L'énergie qui se dégage dans cette lutte est de deux natures : l'énergie libre et l'énergie liée. Dans l'inconscient, l'énergie s'écoule librement d'une représentation (pensée) à une autre. Elle se déplace entre deux représentations liées entre elles par un chaînon associatif. L'énergie de plusieurs présentations peut aussi se condenser sur une seule qui représente alors toutes les autres. Le déplacement et la condensation constituent les deux mécanismes essentiels à la compréhension du rêve, du lapsus et du symptôme. On les retrouve aussi à la base des deux figures linguistiques majeures que sont la métaphore et la métonymie, auxquelles Lacan donnera toute leur importance comme on le verra par la suite.

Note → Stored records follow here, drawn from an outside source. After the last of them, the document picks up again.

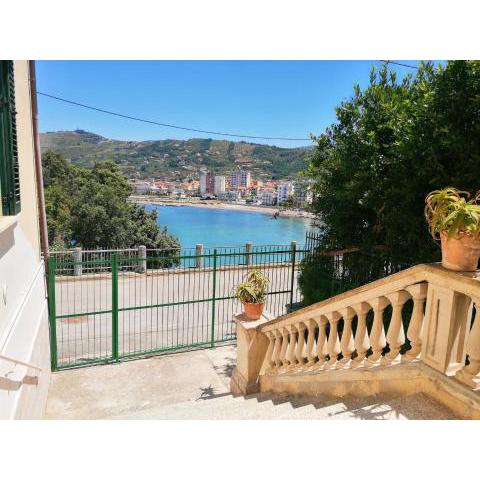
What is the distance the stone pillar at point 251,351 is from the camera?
17.0 feet

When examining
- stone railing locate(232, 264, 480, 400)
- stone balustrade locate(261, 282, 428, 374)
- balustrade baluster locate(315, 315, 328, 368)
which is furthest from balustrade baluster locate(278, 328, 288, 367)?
balustrade baluster locate(315, 315, 328, 368)

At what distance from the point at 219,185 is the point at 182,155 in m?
11.6

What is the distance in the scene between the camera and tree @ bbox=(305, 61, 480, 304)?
5039 mm

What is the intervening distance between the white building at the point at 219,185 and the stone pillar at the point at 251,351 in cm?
8623

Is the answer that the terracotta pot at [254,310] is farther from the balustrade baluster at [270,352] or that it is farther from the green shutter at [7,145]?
the green shutter at [7,145]

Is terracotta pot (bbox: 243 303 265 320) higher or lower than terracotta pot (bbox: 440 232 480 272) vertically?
lower

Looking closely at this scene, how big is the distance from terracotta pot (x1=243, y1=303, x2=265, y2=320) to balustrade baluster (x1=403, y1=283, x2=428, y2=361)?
274 centimetres

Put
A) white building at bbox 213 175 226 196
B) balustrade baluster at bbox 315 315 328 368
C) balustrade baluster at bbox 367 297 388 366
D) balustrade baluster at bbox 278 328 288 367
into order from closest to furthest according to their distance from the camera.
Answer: balustrade baluster at bbox 367 297 388 366 → balustrade baluster at bbox 315 315 328 368 → balustrade baluster at bbox 278 328 288 367 → white building at bbox 213 175 226 196

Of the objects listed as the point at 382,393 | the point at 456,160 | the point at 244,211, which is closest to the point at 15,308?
the point at 382,393

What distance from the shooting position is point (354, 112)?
23.2 ft

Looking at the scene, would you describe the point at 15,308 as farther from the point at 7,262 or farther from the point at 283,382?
the point at 283,382

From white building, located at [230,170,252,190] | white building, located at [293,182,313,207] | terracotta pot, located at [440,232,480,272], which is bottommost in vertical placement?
terracotta pot, located at [440,232,480,272]

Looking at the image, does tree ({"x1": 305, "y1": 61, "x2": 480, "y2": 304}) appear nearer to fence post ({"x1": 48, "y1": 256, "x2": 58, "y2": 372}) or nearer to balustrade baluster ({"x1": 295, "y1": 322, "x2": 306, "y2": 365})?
balustrade baluster ({"x1": 295, "y1": 322, "x2": 306, "y2": 365})

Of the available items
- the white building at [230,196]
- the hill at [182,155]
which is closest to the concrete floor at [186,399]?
the hill at [182,155]
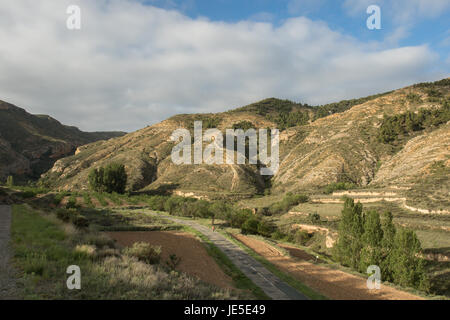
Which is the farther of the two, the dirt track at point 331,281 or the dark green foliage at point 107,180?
the dark green foliage at point 107,180

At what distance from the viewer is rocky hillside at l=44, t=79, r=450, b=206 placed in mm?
59000

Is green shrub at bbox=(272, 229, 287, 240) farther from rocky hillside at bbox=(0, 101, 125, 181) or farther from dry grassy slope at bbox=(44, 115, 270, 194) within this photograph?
rocky hillside at bbox=(0, 101, 125, 181)

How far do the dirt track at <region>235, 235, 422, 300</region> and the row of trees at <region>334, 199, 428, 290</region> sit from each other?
3080 mm

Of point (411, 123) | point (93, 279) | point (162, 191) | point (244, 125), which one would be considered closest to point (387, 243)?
point (93, 279)

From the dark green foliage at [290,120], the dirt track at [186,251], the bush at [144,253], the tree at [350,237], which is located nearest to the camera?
the bush at [144,253]

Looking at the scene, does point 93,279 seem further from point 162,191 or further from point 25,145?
point 25,145

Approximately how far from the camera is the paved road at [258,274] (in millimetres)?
14578

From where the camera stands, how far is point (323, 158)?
76375mm

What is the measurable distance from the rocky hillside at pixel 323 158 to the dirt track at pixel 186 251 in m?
38.6

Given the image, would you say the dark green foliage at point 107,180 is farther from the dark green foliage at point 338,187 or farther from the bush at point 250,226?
the dark green foliage at point 338,187

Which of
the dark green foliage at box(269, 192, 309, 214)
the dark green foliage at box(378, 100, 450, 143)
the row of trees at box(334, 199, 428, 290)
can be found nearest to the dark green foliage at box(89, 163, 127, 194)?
the dark green foliage at box(269, 192, 309, 214)

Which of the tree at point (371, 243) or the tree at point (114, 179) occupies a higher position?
the tree at point (114, 179)

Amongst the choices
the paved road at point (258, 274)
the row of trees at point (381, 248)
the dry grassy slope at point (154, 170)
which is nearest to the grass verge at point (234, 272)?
the paved road at point (258, 274)

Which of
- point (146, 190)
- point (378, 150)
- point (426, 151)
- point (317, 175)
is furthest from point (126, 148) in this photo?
point (426, 151)
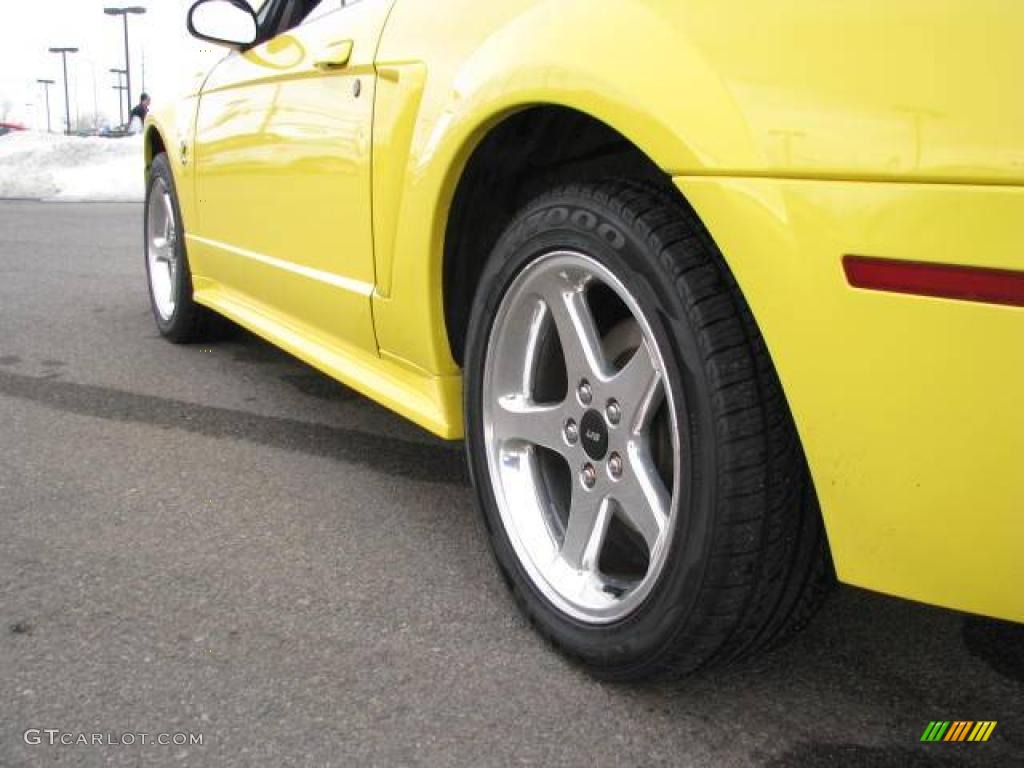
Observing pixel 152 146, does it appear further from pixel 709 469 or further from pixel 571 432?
pixel 709 469

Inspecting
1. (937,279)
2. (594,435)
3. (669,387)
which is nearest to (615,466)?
(594,435)

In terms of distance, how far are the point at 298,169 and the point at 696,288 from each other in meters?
1.51

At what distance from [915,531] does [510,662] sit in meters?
0.82

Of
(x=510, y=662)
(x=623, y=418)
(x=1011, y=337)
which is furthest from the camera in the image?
(x=510, y=662)

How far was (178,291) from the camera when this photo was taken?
432 cm

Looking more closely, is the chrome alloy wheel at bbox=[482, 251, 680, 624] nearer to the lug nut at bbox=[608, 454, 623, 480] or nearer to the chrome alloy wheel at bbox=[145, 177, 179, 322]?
the lug nut at bbox=[608, 454, 623, 480]

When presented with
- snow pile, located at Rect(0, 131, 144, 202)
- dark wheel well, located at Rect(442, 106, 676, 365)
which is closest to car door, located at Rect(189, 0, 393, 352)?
dark wheel well, located at Rect(442, 106, 676, 365)

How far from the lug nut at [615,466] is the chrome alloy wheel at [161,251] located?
3.03m

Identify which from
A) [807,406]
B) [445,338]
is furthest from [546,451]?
[807,406]

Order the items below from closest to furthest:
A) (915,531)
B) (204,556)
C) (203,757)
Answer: (915,531) < (203,757) < (204,556)

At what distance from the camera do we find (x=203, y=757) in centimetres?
162

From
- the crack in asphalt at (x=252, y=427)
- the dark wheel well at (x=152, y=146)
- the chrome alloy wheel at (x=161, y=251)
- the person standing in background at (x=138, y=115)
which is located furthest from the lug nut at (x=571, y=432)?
the person standing in background at (x=138, y=115)

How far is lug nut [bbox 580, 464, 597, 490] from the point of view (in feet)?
6.18

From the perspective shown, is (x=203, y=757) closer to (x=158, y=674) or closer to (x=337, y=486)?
(x=158, y=674)
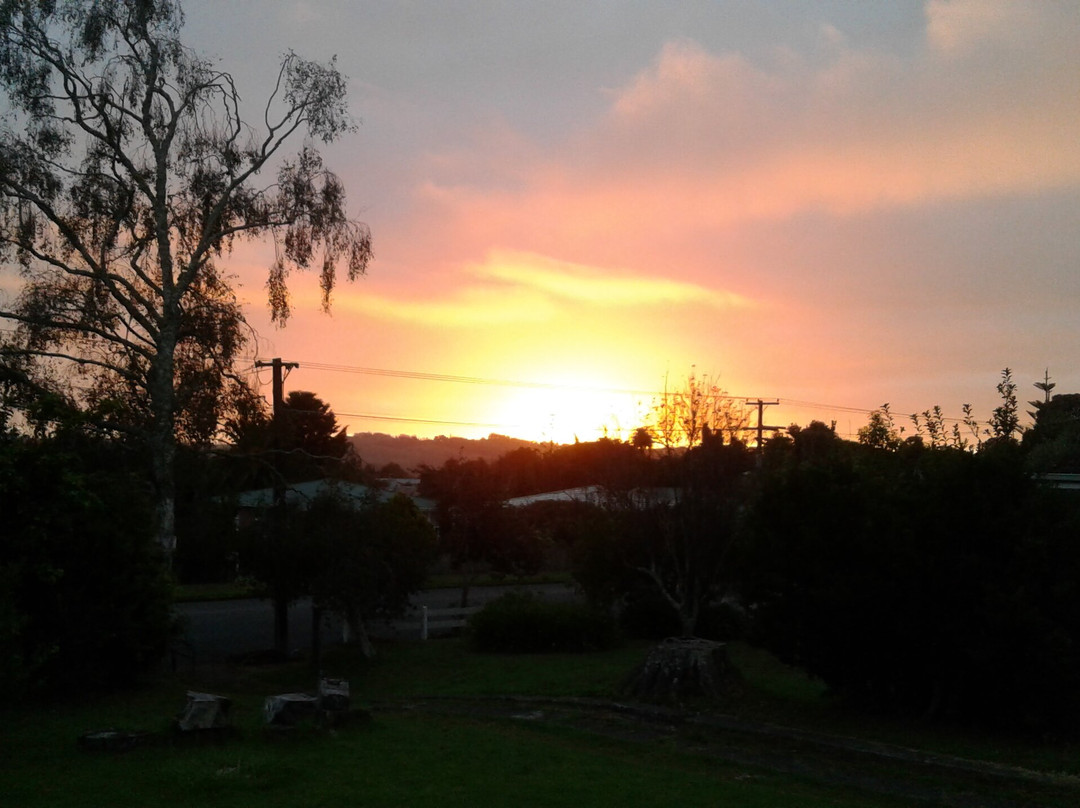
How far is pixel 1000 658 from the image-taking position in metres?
11.1

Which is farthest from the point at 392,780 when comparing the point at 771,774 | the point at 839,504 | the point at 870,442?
the point at 870,442

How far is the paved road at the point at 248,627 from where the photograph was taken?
22.9 m

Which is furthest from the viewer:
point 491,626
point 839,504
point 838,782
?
point 491,626

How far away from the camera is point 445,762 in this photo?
9.97m

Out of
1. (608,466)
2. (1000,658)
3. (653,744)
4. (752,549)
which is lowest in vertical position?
(653,744)

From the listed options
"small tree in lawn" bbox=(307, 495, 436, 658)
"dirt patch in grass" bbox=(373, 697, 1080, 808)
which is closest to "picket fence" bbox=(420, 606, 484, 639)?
"small tree in lawn" bbox=(307, 495, 436, 658)

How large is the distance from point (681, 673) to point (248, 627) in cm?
1681

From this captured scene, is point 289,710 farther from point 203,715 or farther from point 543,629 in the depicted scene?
point 543,629

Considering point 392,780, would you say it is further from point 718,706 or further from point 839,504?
point 839,504

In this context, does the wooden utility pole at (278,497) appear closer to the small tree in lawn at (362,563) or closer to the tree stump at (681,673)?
the small tree in lawn at (362,563)

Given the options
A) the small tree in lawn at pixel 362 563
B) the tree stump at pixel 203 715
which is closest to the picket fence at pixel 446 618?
the small tree in lawn at pixel 362 563

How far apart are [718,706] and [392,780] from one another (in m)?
5.73

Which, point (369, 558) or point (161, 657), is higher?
point (369, 558)

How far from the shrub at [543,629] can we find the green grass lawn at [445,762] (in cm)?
542
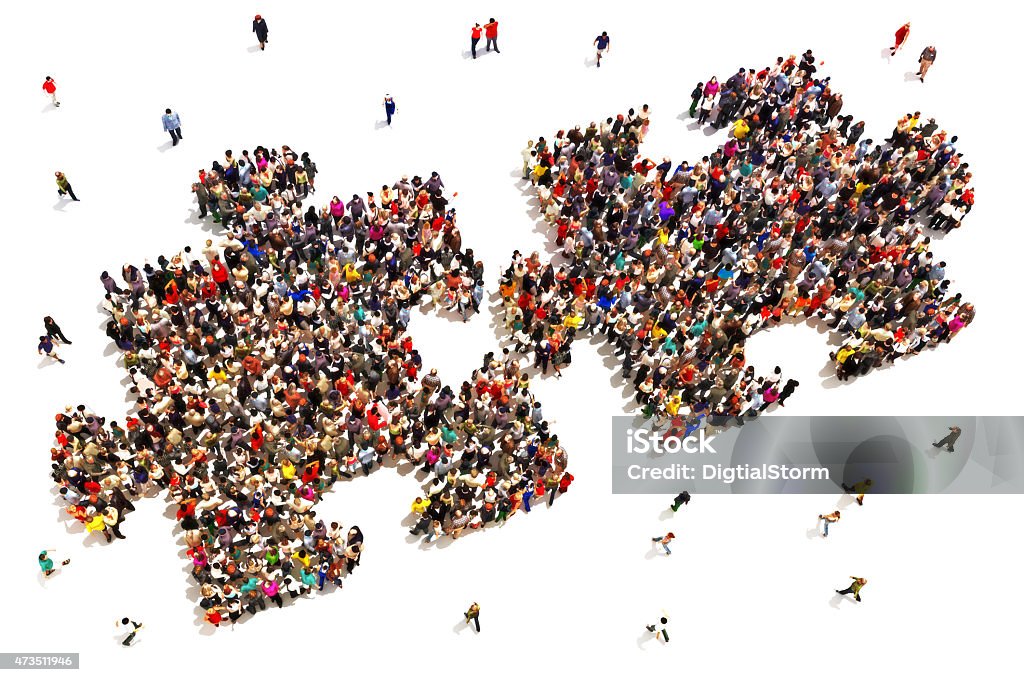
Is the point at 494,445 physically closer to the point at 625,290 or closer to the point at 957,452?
the point at 625,290

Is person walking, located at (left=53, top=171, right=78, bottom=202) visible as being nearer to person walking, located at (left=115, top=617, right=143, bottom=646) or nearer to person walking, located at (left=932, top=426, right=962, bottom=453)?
person walking, located at (left=115, top=617, right=143, bottom=646)

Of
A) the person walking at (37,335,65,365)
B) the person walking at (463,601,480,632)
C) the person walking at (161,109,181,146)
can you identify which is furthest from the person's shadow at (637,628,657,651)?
the person walking at (161,109,181,146)

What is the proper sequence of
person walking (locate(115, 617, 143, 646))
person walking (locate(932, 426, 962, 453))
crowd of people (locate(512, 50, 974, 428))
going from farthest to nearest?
crowd of people (locate(512, 50, 974, 428)) → person walking (locate(932, 426, 962, 453)) → person walking (locate(115, 617, 143, 646))

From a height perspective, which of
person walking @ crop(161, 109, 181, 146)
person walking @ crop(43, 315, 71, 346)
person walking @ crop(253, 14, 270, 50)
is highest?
person walking @ crop(253, 14, 270, 50)

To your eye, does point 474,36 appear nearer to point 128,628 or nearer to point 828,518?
point 828,518

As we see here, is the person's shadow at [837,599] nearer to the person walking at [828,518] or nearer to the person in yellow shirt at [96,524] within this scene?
the person walking at [828,518]

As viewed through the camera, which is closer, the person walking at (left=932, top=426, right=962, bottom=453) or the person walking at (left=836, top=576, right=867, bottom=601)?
the person walking at (left=836, top=576, right=867, bottom=601)

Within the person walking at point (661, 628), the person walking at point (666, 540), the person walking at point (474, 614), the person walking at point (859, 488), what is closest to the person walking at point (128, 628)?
the person walking at point (474, 614)
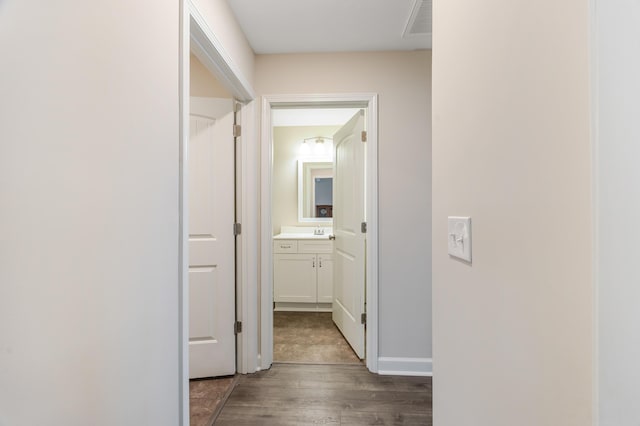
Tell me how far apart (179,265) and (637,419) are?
128cm

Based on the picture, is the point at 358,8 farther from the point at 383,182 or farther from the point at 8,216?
the point at 8,216

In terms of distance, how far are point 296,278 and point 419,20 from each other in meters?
2.87

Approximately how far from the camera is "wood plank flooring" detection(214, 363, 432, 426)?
73.4 inches

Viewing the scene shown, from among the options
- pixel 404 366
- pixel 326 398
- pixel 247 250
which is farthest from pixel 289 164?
pixel 326 398

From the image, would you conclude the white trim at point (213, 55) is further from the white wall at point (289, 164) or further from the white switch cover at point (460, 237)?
the white wall at point (289, 164)

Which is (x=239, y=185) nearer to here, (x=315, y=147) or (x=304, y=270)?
(x=304, y=270)

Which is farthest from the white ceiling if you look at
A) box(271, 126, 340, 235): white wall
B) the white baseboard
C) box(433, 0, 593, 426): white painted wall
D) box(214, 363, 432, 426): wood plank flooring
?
box(433, 0, 593, 426): white painted wall

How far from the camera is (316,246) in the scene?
3818 millimetres

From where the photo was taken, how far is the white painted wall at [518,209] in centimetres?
47

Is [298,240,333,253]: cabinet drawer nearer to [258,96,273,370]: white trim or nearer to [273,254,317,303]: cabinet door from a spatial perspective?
[273,254,317,303]: cabinet door

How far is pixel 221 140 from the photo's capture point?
2.29 m

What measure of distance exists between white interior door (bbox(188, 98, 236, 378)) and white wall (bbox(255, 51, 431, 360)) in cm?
111

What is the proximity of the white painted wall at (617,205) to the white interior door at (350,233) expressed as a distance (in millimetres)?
2162

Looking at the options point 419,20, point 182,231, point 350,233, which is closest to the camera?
point 182,231
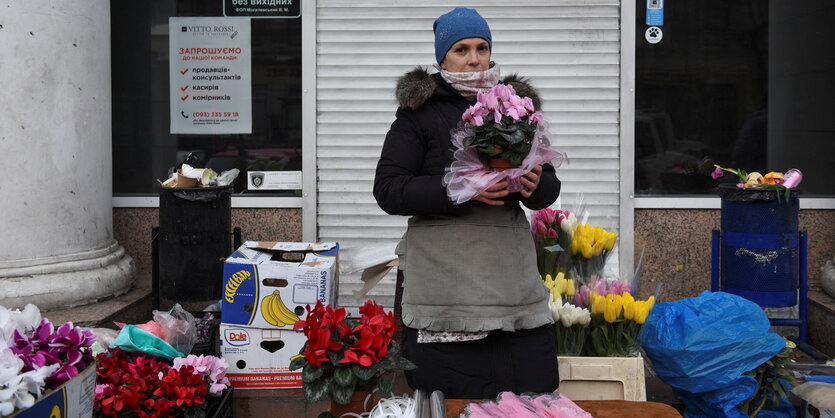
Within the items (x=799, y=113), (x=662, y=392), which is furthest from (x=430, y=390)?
(x=799, y=113)

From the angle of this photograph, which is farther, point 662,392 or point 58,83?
point 58,83

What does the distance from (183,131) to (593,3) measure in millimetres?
3360

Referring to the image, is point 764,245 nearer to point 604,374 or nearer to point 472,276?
point 604,374

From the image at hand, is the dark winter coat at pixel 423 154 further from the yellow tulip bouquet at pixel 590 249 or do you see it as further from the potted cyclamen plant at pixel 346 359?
the yellow tulip bouquet at pixel 590 249

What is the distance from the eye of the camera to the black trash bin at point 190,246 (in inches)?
190

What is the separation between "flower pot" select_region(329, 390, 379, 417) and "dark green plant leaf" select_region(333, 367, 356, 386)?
0.25 feet

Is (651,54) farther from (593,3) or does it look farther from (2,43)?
(2,43)

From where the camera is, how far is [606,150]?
238 inches

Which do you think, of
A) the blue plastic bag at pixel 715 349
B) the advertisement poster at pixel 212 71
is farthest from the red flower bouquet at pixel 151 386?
the advertisement poster at pixel 212 71

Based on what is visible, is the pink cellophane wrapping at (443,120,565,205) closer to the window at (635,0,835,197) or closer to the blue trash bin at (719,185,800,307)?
the blue trash bin at (719,185,800,307)

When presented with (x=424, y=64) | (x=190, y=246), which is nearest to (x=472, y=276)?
(x=190, y=246)

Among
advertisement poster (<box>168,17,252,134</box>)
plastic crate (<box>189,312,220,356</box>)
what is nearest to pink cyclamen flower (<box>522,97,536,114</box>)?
plastic crate (<box>189,312,220,356</box>)

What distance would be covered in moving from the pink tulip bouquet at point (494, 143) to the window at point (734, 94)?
3814mm

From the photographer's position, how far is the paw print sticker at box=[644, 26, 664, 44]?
602 centimetres
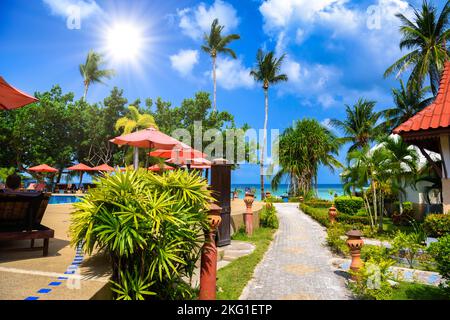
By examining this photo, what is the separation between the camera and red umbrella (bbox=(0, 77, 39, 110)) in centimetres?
464

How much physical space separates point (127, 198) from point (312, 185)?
26976mm

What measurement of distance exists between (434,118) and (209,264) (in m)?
8.76

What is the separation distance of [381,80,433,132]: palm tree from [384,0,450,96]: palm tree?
602 cm

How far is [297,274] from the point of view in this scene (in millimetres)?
5934

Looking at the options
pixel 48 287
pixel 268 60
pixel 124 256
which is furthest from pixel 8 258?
pixel 268 60

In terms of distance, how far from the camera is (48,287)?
2.94 metres

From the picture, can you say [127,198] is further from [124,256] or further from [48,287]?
[48,287]

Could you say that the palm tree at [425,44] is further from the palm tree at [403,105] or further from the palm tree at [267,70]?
the palm tree at [267,70]

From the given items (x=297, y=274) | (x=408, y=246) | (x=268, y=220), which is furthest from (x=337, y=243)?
(x=268, y=220)

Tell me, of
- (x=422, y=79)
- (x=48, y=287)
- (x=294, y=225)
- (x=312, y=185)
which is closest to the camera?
(x=48, y=287)

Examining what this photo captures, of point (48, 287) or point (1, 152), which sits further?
point (1, 152)

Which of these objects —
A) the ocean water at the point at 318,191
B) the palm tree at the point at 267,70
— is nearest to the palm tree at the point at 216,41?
the palm tree at the point at 267,70

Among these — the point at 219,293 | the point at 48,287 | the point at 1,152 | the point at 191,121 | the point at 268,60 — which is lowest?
the point at 219,293

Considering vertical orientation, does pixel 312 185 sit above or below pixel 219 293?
above
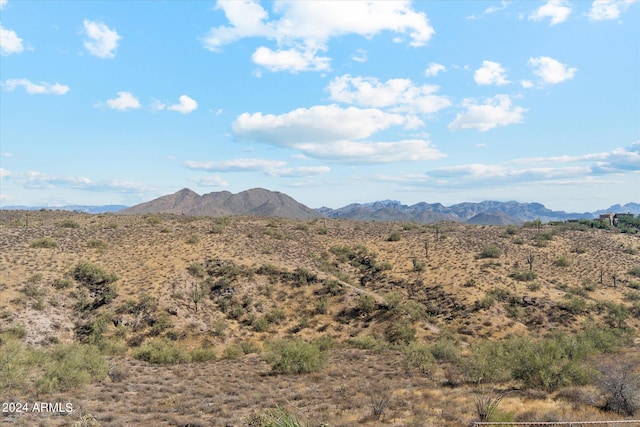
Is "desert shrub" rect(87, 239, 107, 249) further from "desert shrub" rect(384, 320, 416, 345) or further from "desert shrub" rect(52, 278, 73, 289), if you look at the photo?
"desert shrub" rect(384, 320, 416, 345)

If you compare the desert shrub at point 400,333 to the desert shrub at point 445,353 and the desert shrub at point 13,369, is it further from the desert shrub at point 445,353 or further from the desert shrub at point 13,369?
the desert shrub at point 13,369

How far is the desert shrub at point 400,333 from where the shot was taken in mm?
29641

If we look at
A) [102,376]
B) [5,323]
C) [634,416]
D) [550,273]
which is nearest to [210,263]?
[5,323]

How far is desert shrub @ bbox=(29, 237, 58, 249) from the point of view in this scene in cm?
4006

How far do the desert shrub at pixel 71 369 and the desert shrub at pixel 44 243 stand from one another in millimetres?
24724

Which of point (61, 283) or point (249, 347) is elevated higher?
point (61, 283)

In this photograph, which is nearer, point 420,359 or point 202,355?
point 420,359

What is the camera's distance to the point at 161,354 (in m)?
24.9

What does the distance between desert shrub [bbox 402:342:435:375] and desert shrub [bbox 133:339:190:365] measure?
1505cm

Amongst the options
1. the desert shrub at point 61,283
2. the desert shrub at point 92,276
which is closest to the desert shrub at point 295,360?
the desert shrub at point 92,276

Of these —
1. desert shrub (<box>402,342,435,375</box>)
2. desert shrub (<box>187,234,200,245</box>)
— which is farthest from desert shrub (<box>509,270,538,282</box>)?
desert shrub (<box>187,234,200,245</box>)

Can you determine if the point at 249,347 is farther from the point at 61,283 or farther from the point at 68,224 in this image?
the point at 68,224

En revanche, dans le système préconscient conscient, l'énergie va se lier de façon stable aux représentations. Freud donne l'exemple de l'activité de penser qui nécessite un investissement énergétique élevé sur les idées en cause et un minimum de déplacement par ailleurs. L'attention est ainsi expliquée par ce surinvestissement énergétique qui nécessite la mise en veilleuse des processus inconscients.
Progressivement, on s'achemine vers l'hypothèse non seulement de lieux psychiques différents (topique), en conflit entre eux (dynamique), mais aussi de deux modes de fonctionnement différents de l'appareil psychique (économique) : les processus primaires, qui caractérisent l'inconscient, et les processus secondaires, qui régissent le système préconscient conscient.

Avant d'aller plus loin, une remarque ici s'impose à l'adresse du lecteur.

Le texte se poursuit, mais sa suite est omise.